* [Exercise goal]
Copy each of the following items word for word, leaving out the pictures.

(Short descriptive text snippets)
※ ※ ※
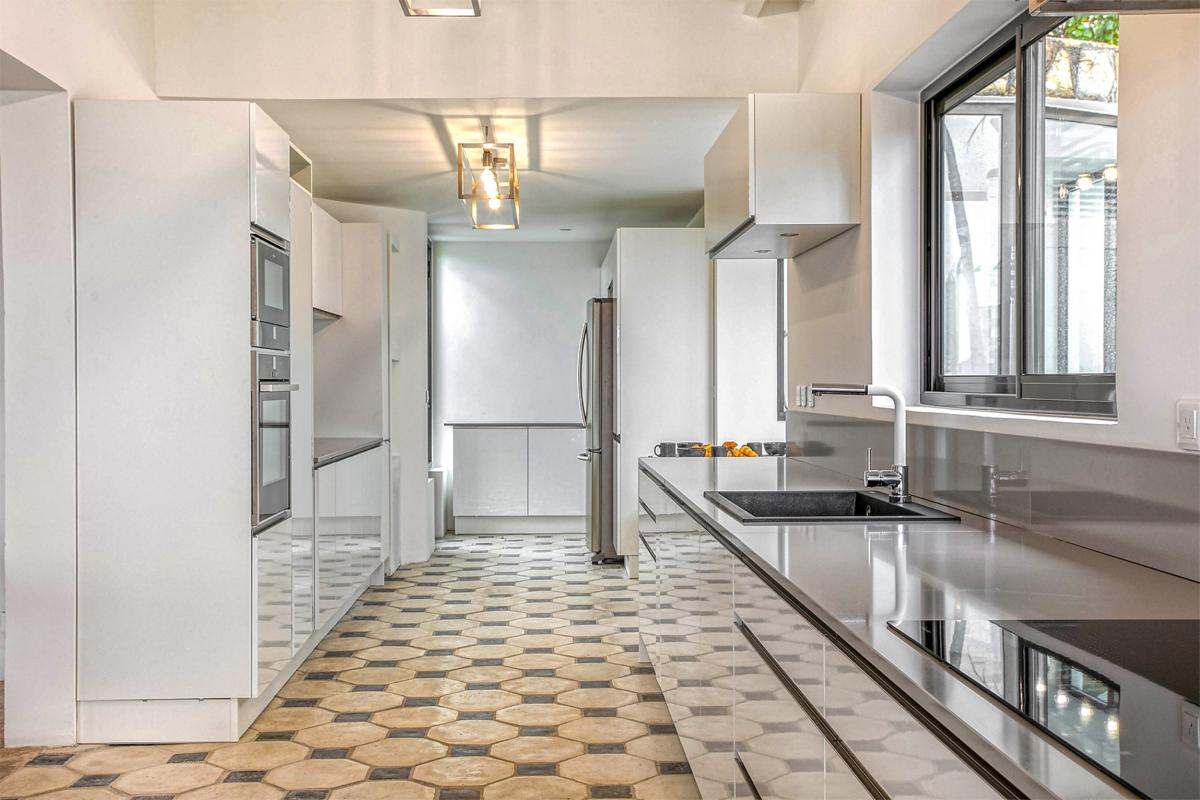 Villa rental in St Martin -  Well equiped kitchen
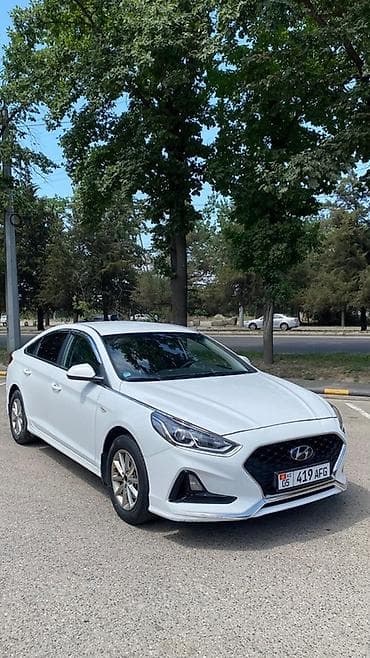 авто сокулук: Hyundai Sonata: 2020 г., 2 л, Автомат, Газ, Седан — 3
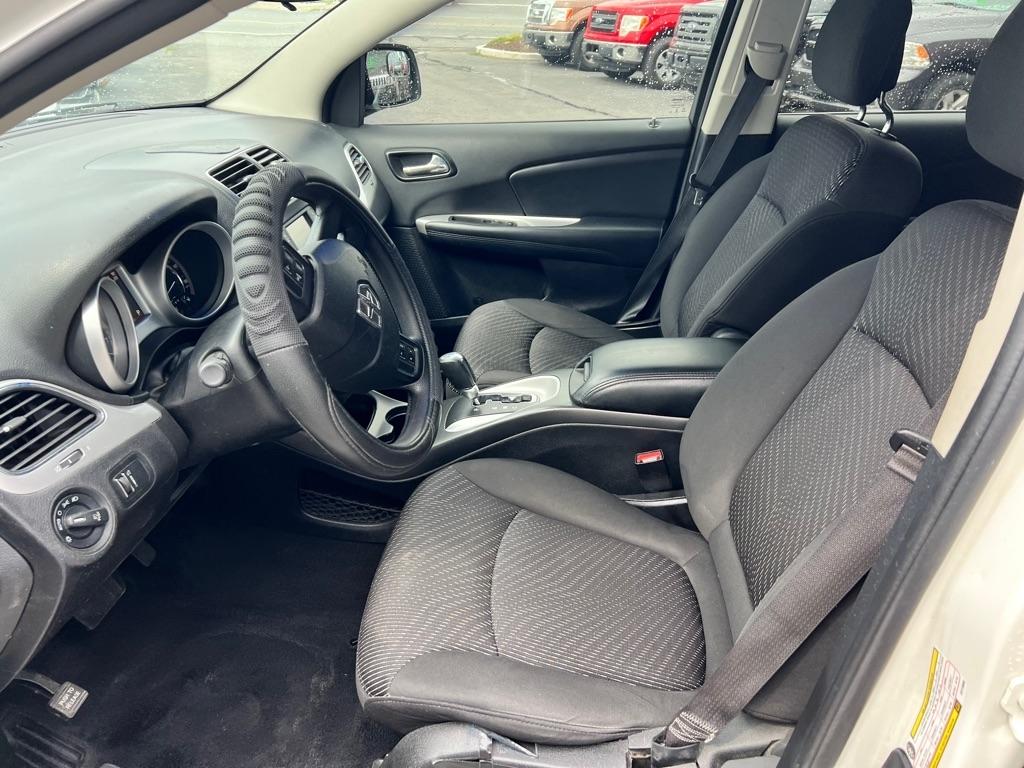 Dodge Journey SXT 2016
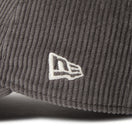 9TWENTY Corduroy コーデュロイ ニューヨーク・ヤンキース グレー - 14668029 - SM | NEW ERA ニューエラ公式オンラインストア
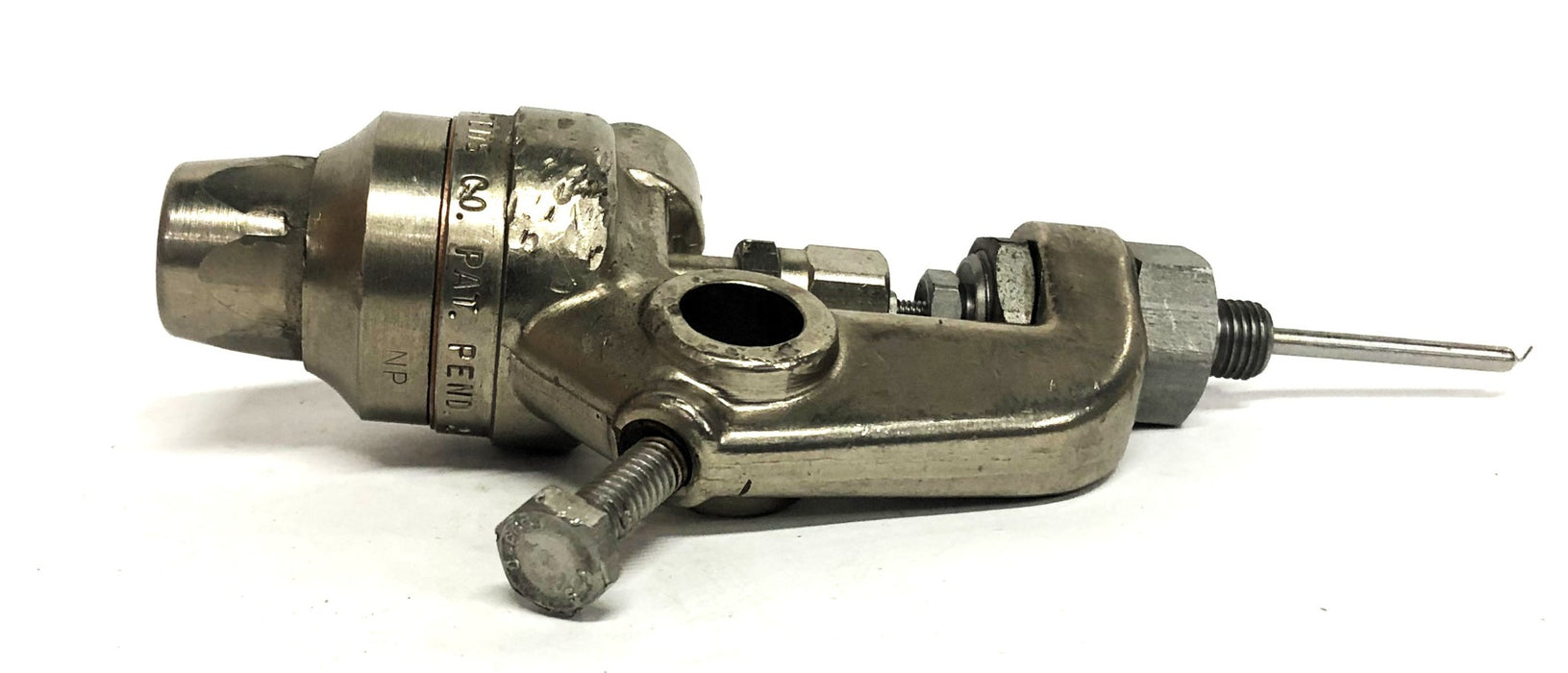 Spraying Systems Auto Jet Spray Gun With Needle Attachment 22AUH USED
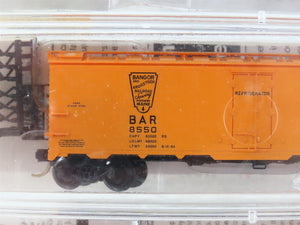 N Scale Micro-Trains MTL GTW BAR CN Box Car, Reefer & Gondola 3-Pack
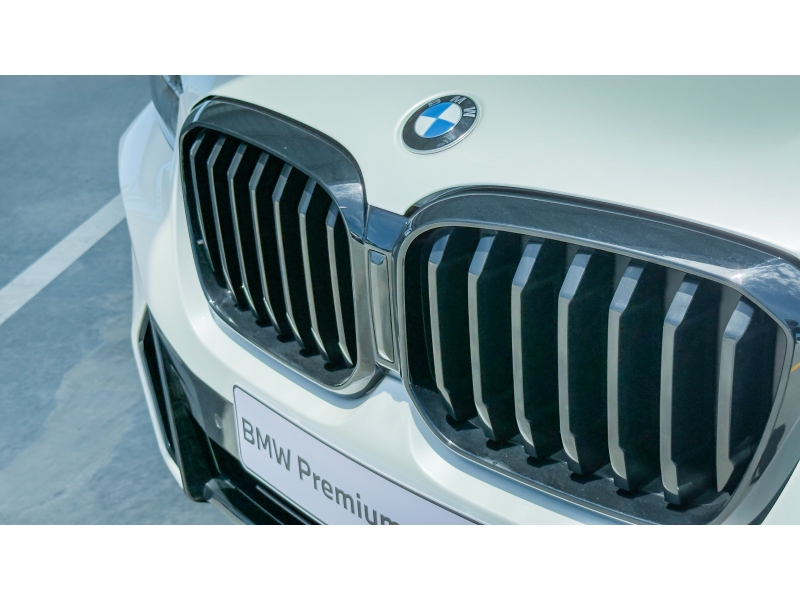 BMW X3 xDrive20d M Sport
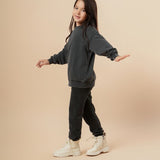 Relaxed Cotton Sweatpant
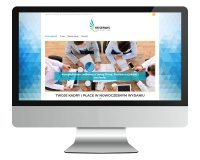Strona internetowa w wersji Standard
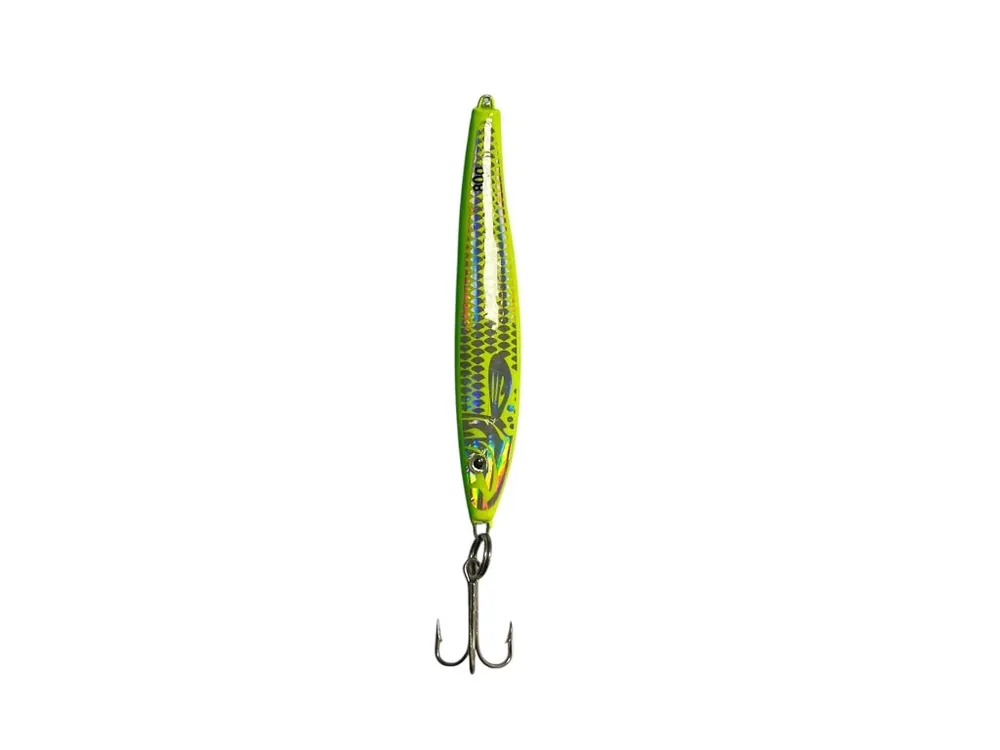 Lze objednat - Albastar Pilker Holo Lime Green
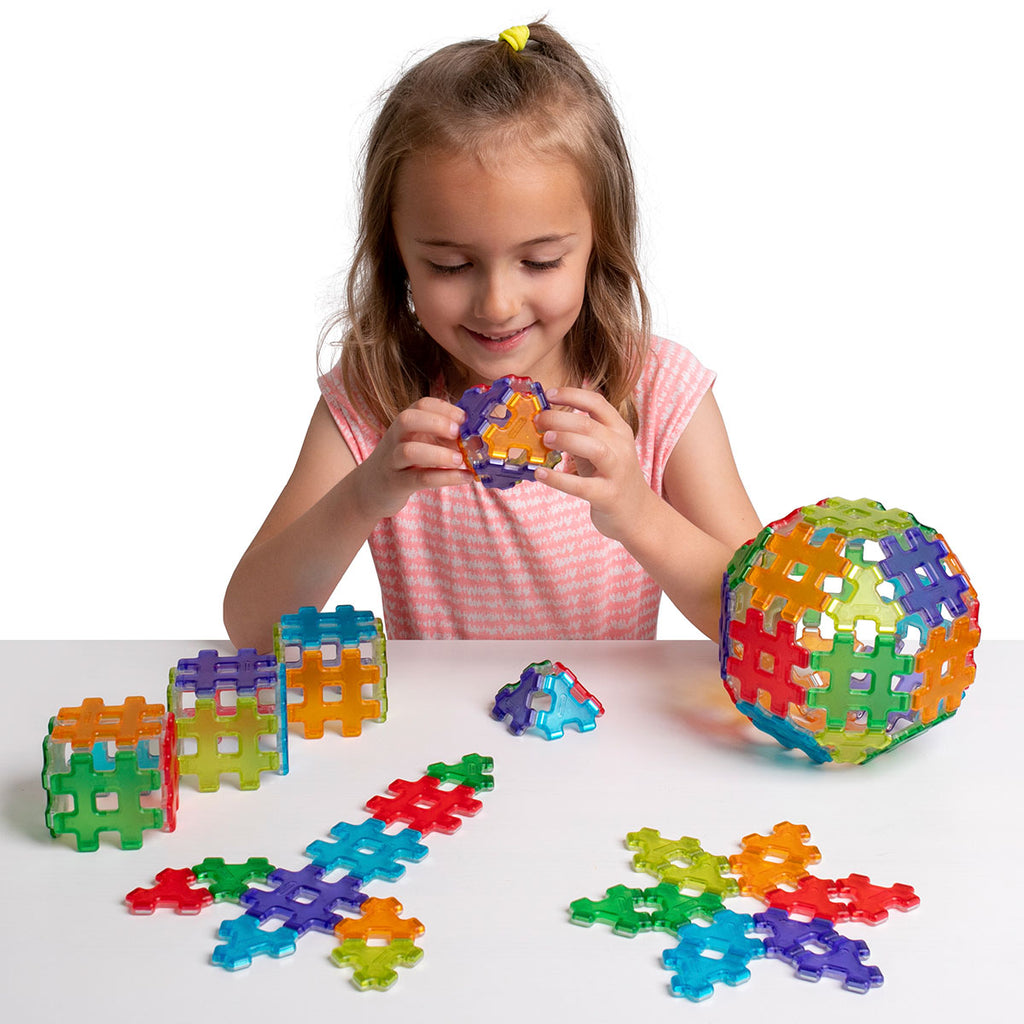 POLYDRON HASHMAG CLASS SET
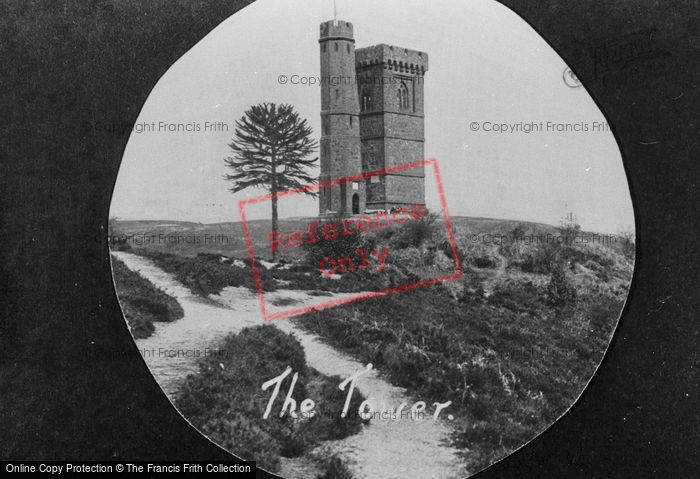 Photo of Leith Hill, The Tower 1928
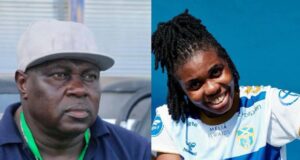 ‘No Rift with Gift!’ — Super Falcons Coach Justin Madugu Dismisses Rumours, Backs Striker To Play Key Role In World Cup Push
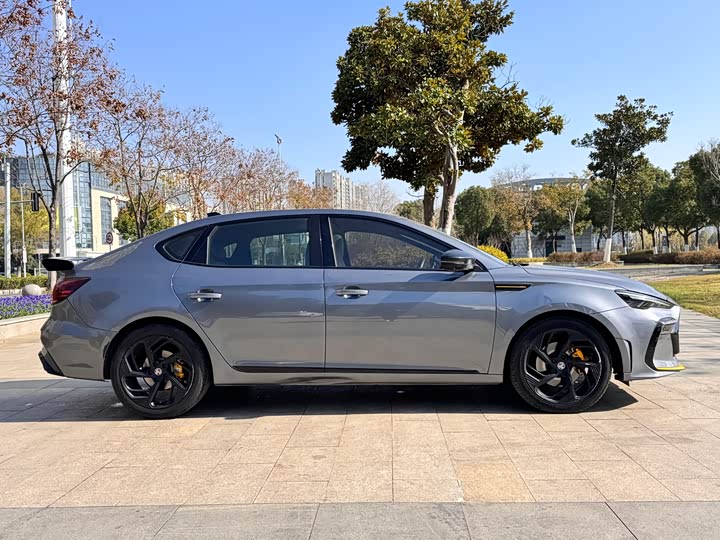 Фото 4 - MG Motor 6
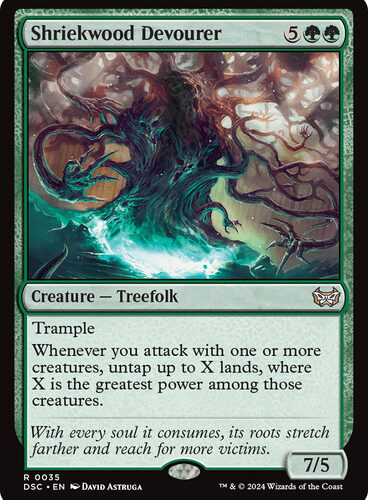 Shriekwood Devourer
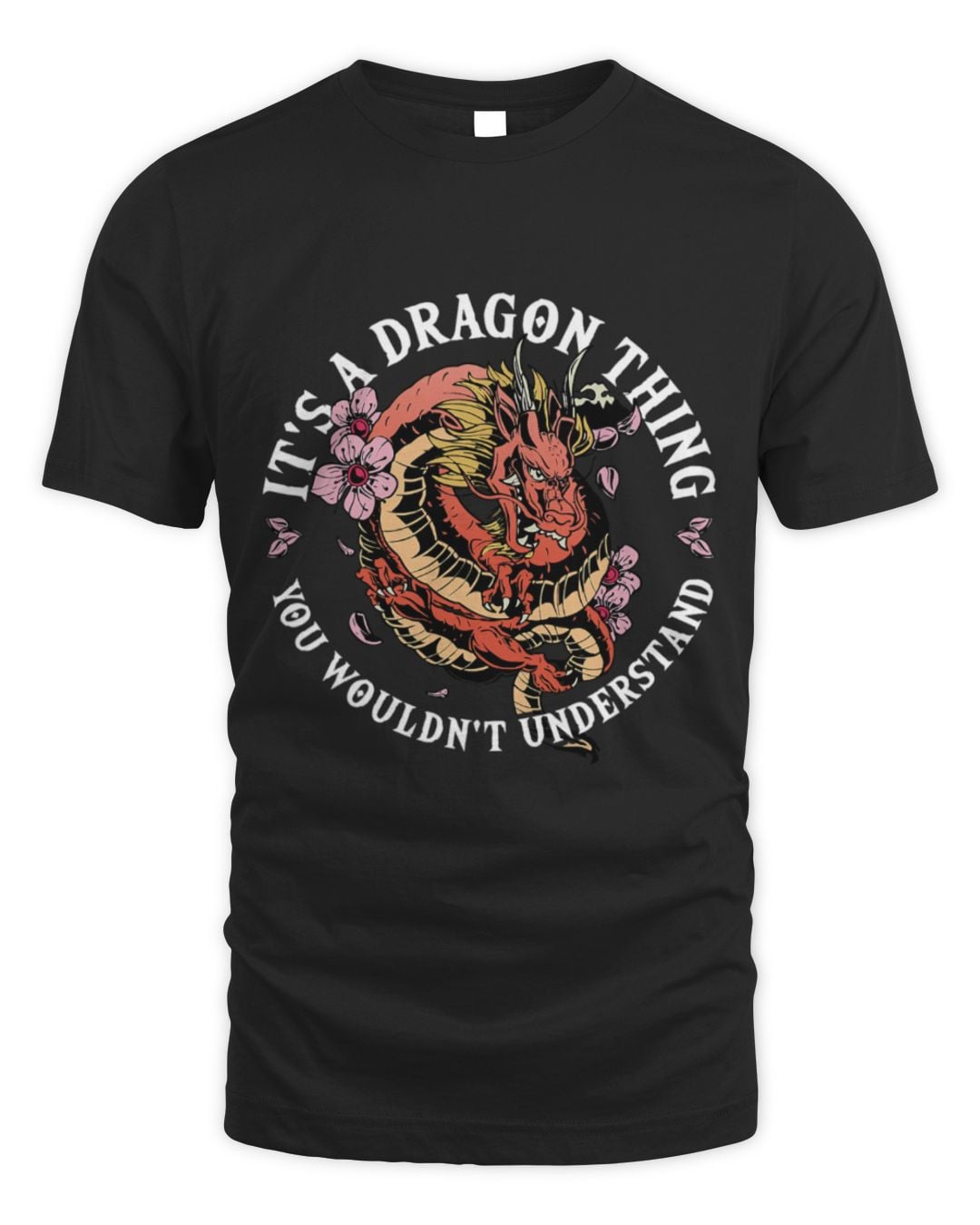 It's a Dragon Thing You Wouldn't Understand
※ ※ ※
* [Problem solution]
 Villa rental in St Martin -  Well equiped kitchen
 авто сокулук: Hyundai Sonata: 2020 г., 2 л, Автомат, Газ, Седан — 3
 Dodge Journey SXT 2016
 9TWENTY Corduroy コーデュロイ ニューヨーク・ヤンキース グレー - 14668029 - SM | NEW ERA ニューエラ公式オンラインストア
 Spraying Systems Auto Jet Spray Gun With Needle Attachment 22AUH USED
 N Scale Micro-Trains MTL GTW BAR CN Box Car, Reefer & Gondola 3-Pack
 BMW X3 xDrive20d M Sport
 Relaxed Cotton Sweatpant
Strona internetowa w wersji Standard
 Lze objednat - Albastar Pilker Holo Lime Green
 POLYDRON HASHMAG CLASS SET
 Photo of Leith Hill, The Tower 1928
 ‘No Rift with Gift!’ — Super Falcons Coach Justin Madugu Dismisses Rumours, Backs Striker To Play Key Role In World Cup Push
 Фото 4 - MG Motor 6
 Shriekwood Devourer
 It's a Dragon Thing You Wouldn't Understand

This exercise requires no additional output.